To collect supermeres, centrifuge the supernatant at 367,000 xg for 16
hours at 4 °C .
The pellet containing supermeres is resuspended in PBS-H and stored at
-80 °C until further analysis.
Optionally, pellets can be washed by resuspending them in PBS and
repeating the corresponding centrifugation step.

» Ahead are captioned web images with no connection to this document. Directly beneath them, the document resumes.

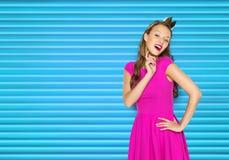 Mujer joven feliz o muchacha adolescente en vestido rosado Foto de archivo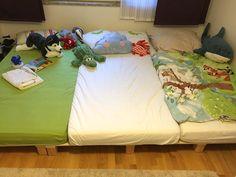 Wir bauen ein Familienbett im Kinderzimmer und zeigen eine Bauanleitung.. So können wir alle zusammen kuscheln, Bücher ansehen und auf dem Bett spielen.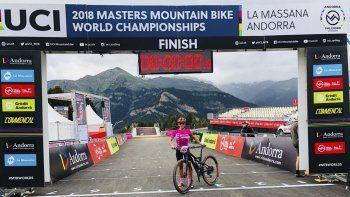 Marcial Larrauri posa orgullosa con su bicicleta en Andorra.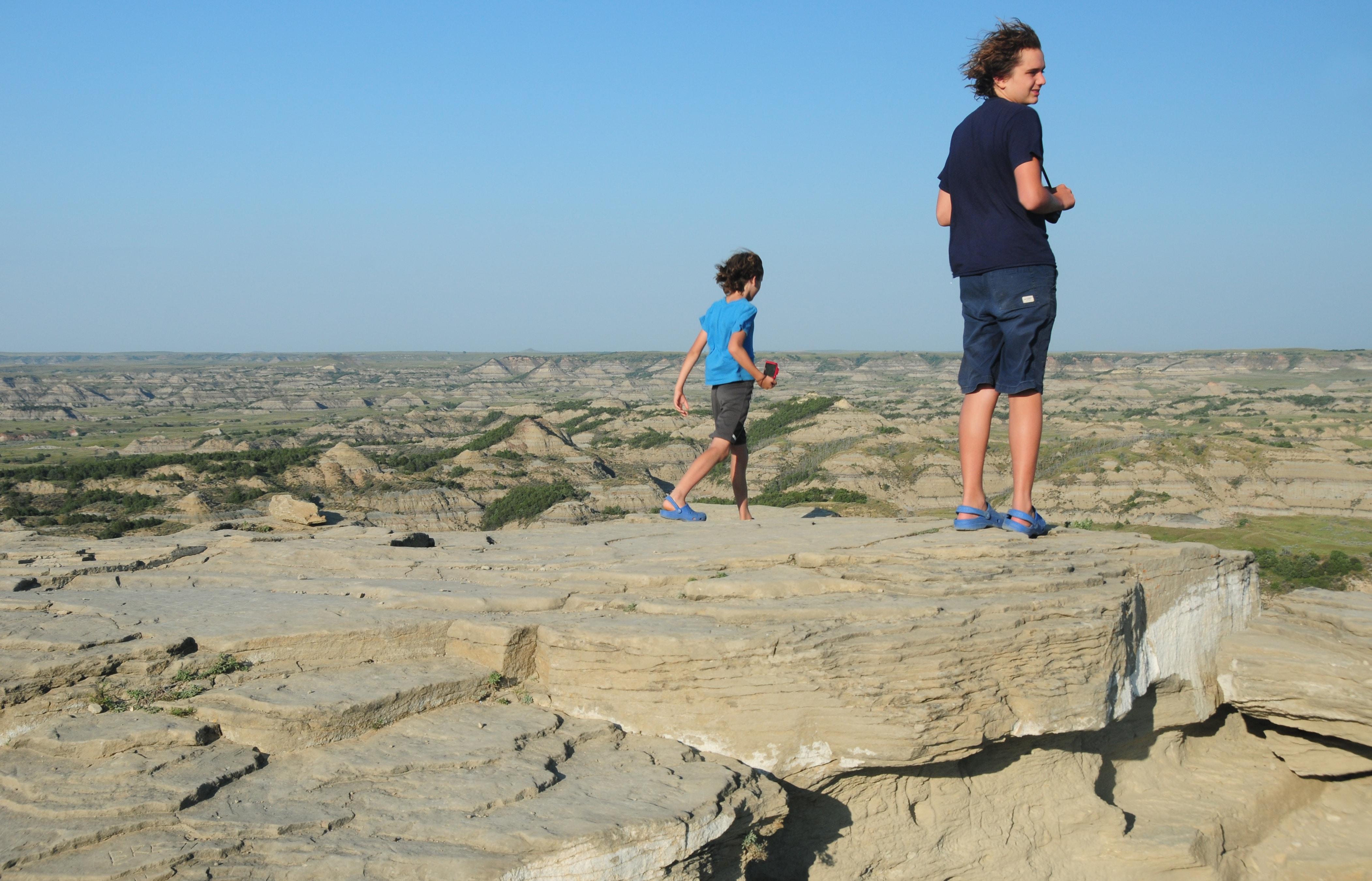 לא רק צילומי טבע - גם אנשים. הרוח הנושבת בשערם של ילדיי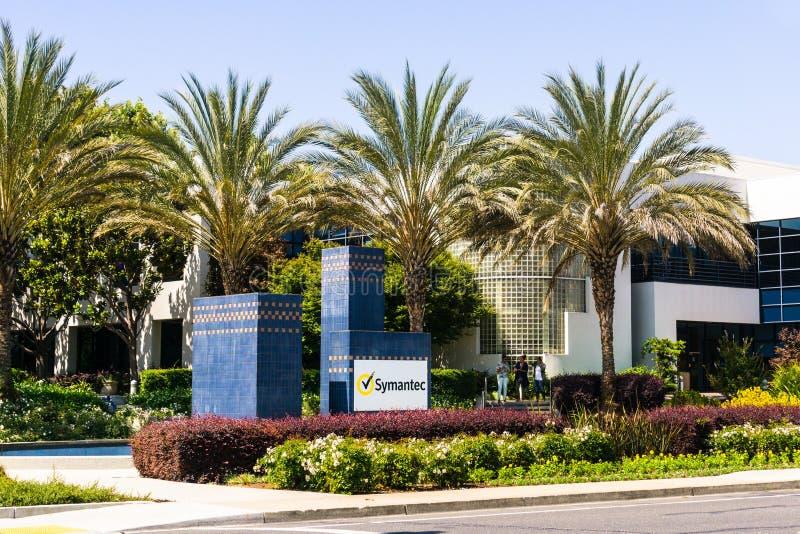2018年8月6日山景城/加州/美国- Symantec Corporation总部在硅谷,南圣外视图  免版税库存图片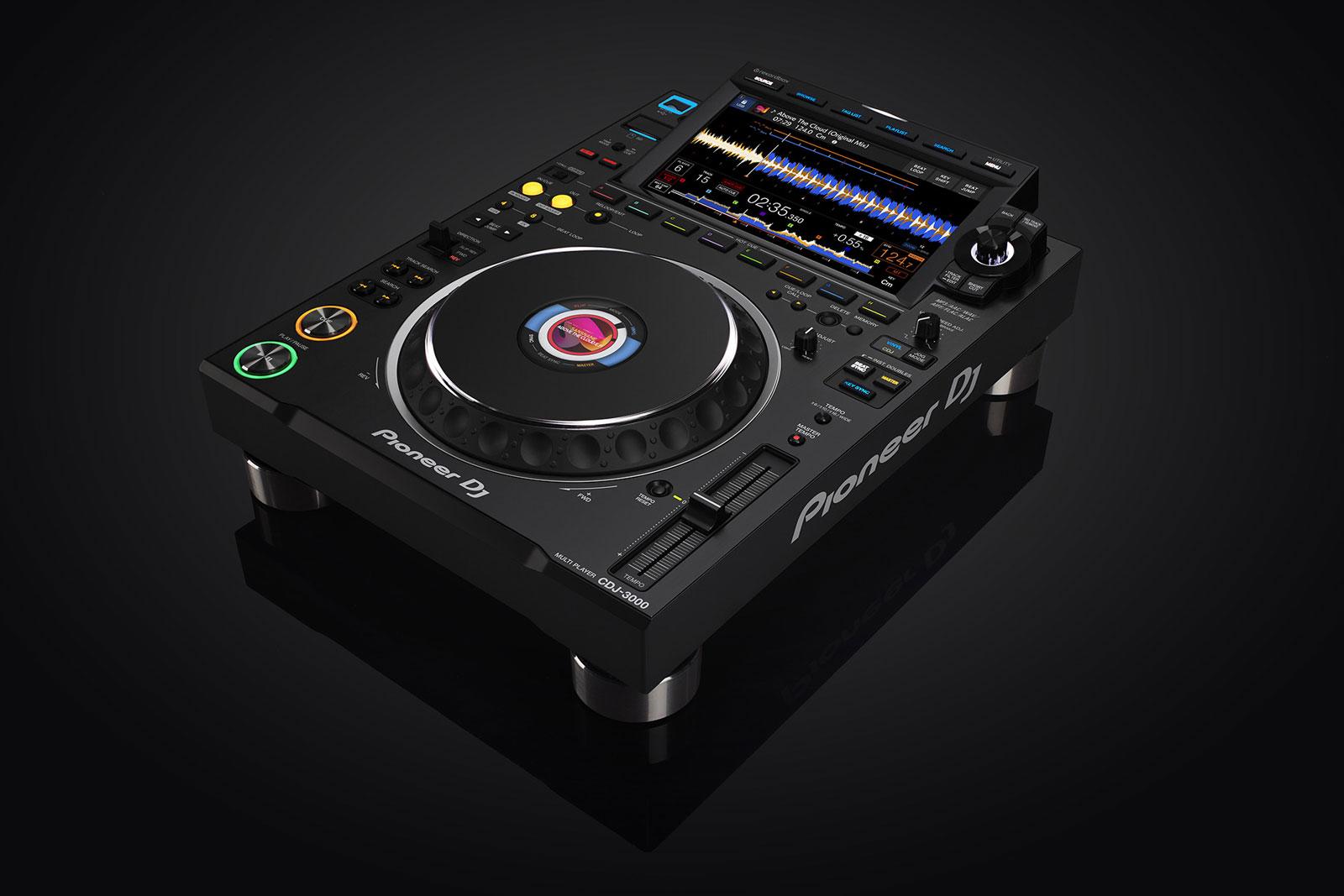La nouvelle platine CDJ-3000 de Pioneer DJ vient de sortir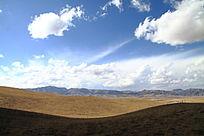 草原上空的蓝天白云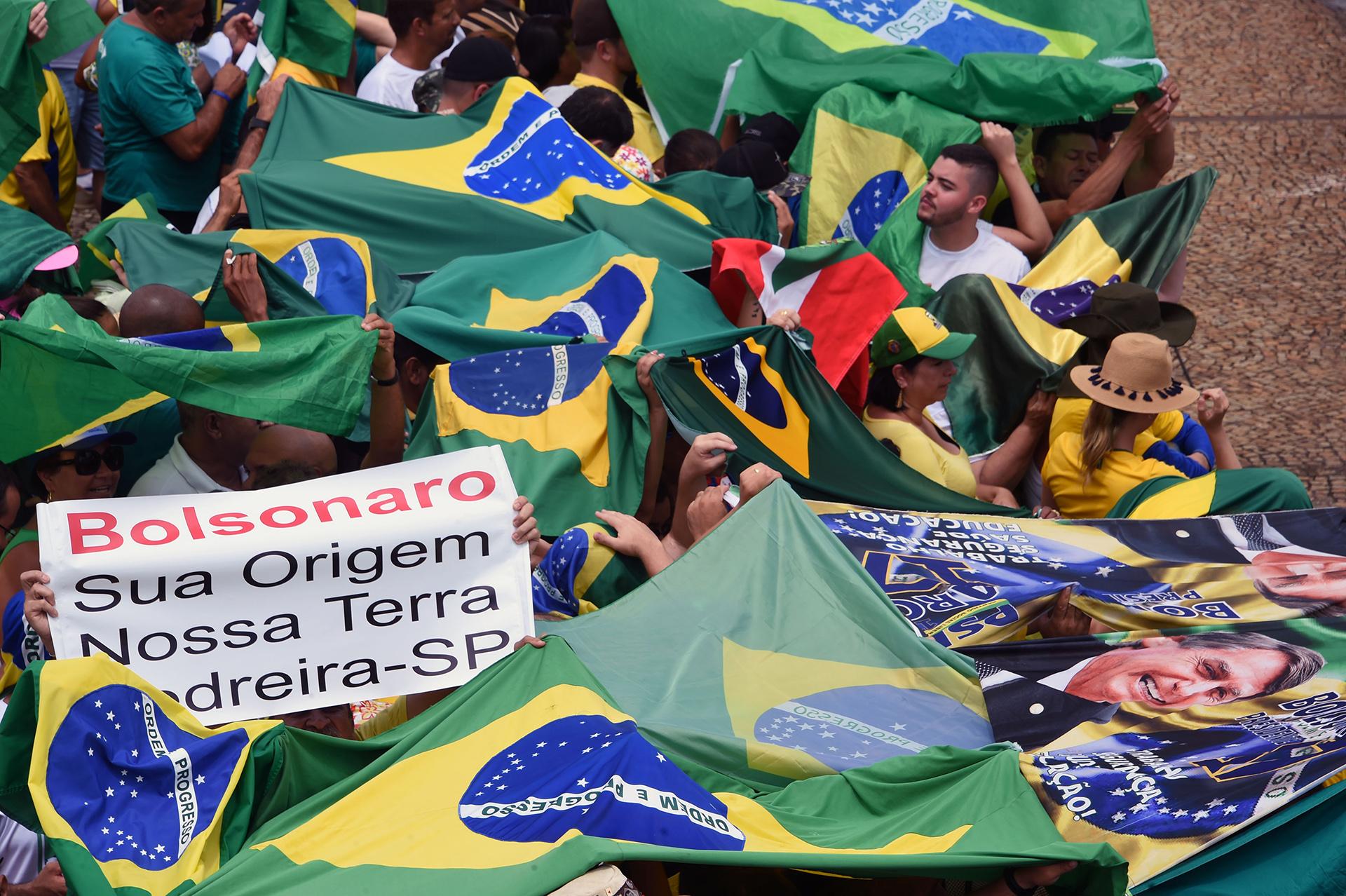 """""""Bolsonaro, su origen, nuestra tierra"""", dice el cartel de un simpatizante (EVARISTO SA / AFP)"""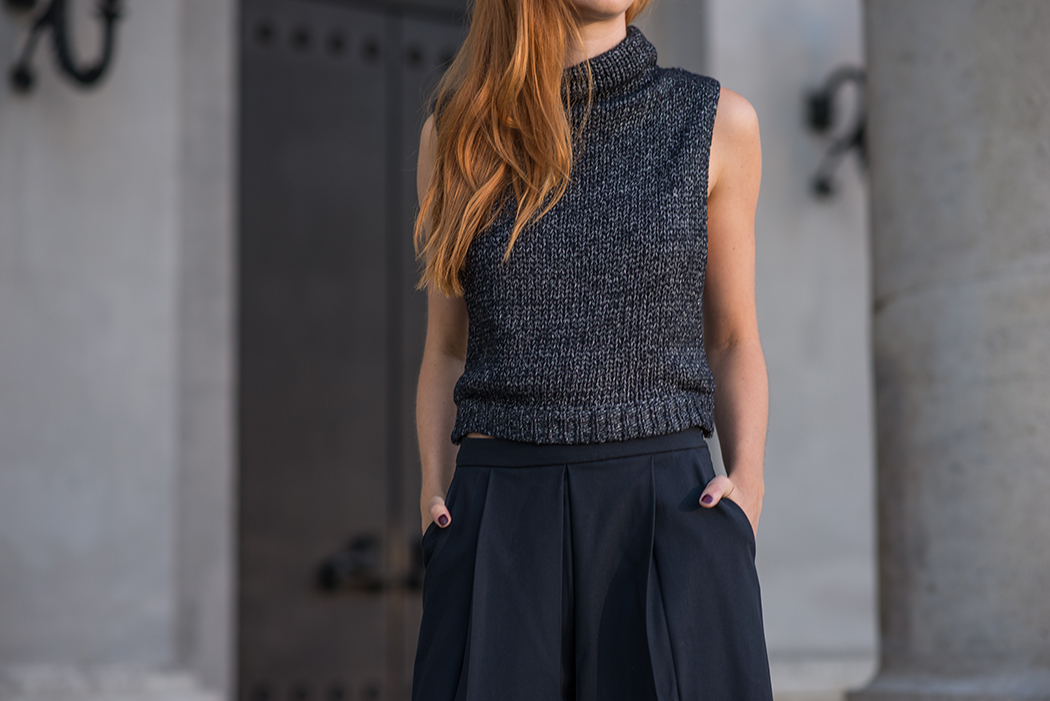 Fashionblog-Fashionblogger-München-Deutschland-Fashion-Blog-Lifestyle-Lindarella-Linda-Rella-Rollkragen-Pollunder-Strick-Palazzo-Hose-Louboutin-Heels-5-web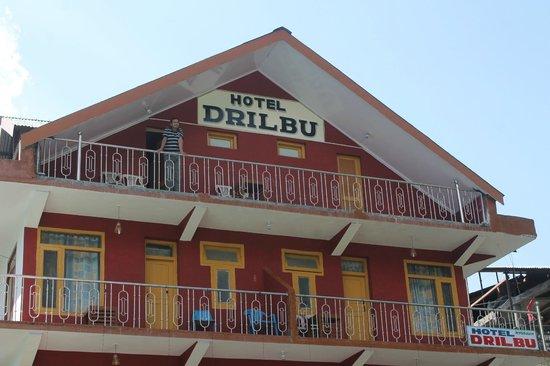 Hotel Drilbu Manali: Hotel Front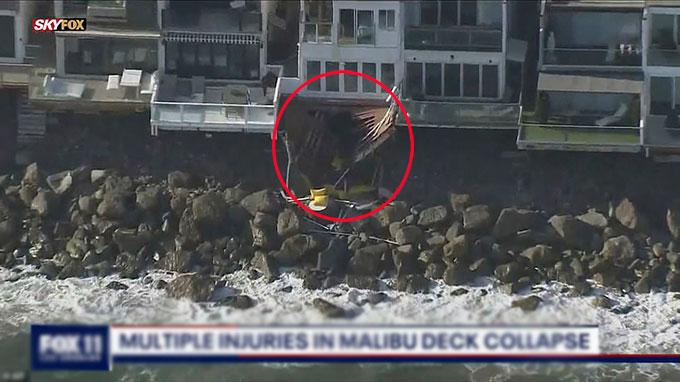 Phần ban công sau khi bị sập của ngôi nàh bên bãi biển Malibu, California. Ảnh: Fox 11.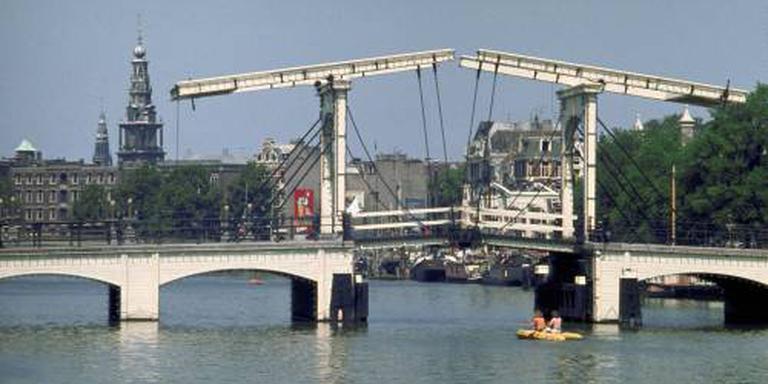 Scheepvaart door Amsterdam verder gestremd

Characterization of Extracellular Vesicles and Non-Vesicular Extracellular Particles
Characterization of Extracellular Vesicles and Non-Vesicular Extracellular Particles
Vesicle Flow Cytometry to Characterize Extracellular Vesicles in Conditioned Culture Media -
Determining optimum dilution for the samples for vFC assay
Thaw neat, unconcentrated conditioned culture media samples on ice (See
Note 8).
Note
Repeated-freeze thaw cycles can negatively affect samples. Therefore, the sample
should be aliquoted to avoid multiple freeze-thaw cycles
Prepare vFRed 10X working solution from the 100X stock using vFC buffer.
(See Note 9)
Note
For vFC, the vFRed dilution/staining buffer and stock solution should be brought up
to room temperature before making the working solution of the 10X vFRed. Detailed
Notes for vFC, including Protocols for instrument calibration, sample preparation
and staining, flow cytometry, and data analysis are available on the Cellarcus web
site (www.cellarcus.com).
Make serial dilutions of the samples: 1:10, 1:20, 1:40, 1:80, 1:160, 1:320.
(See Note 10). Make these dilutions in individual wells of a 96-well plate.
Note
Make a plate map for preparing the sample dilutions
Add 5µL of 10X vFRed to each of the sample dilution wells and pipette mix
them using a 200µL. (See Note 11).
Note
Set the 200 μL multichannel pipette to 45 μL and mix the solution slowly for 4-
5 times. Do not fix the pipette to 50 μL (total reaction volume) because it may
introduce bubbles.
Incubate the 96-well plate in the dark for one hour at room temperature
Post incubation, dilute the sample 1:1000 in vFC dilution/staining buffer.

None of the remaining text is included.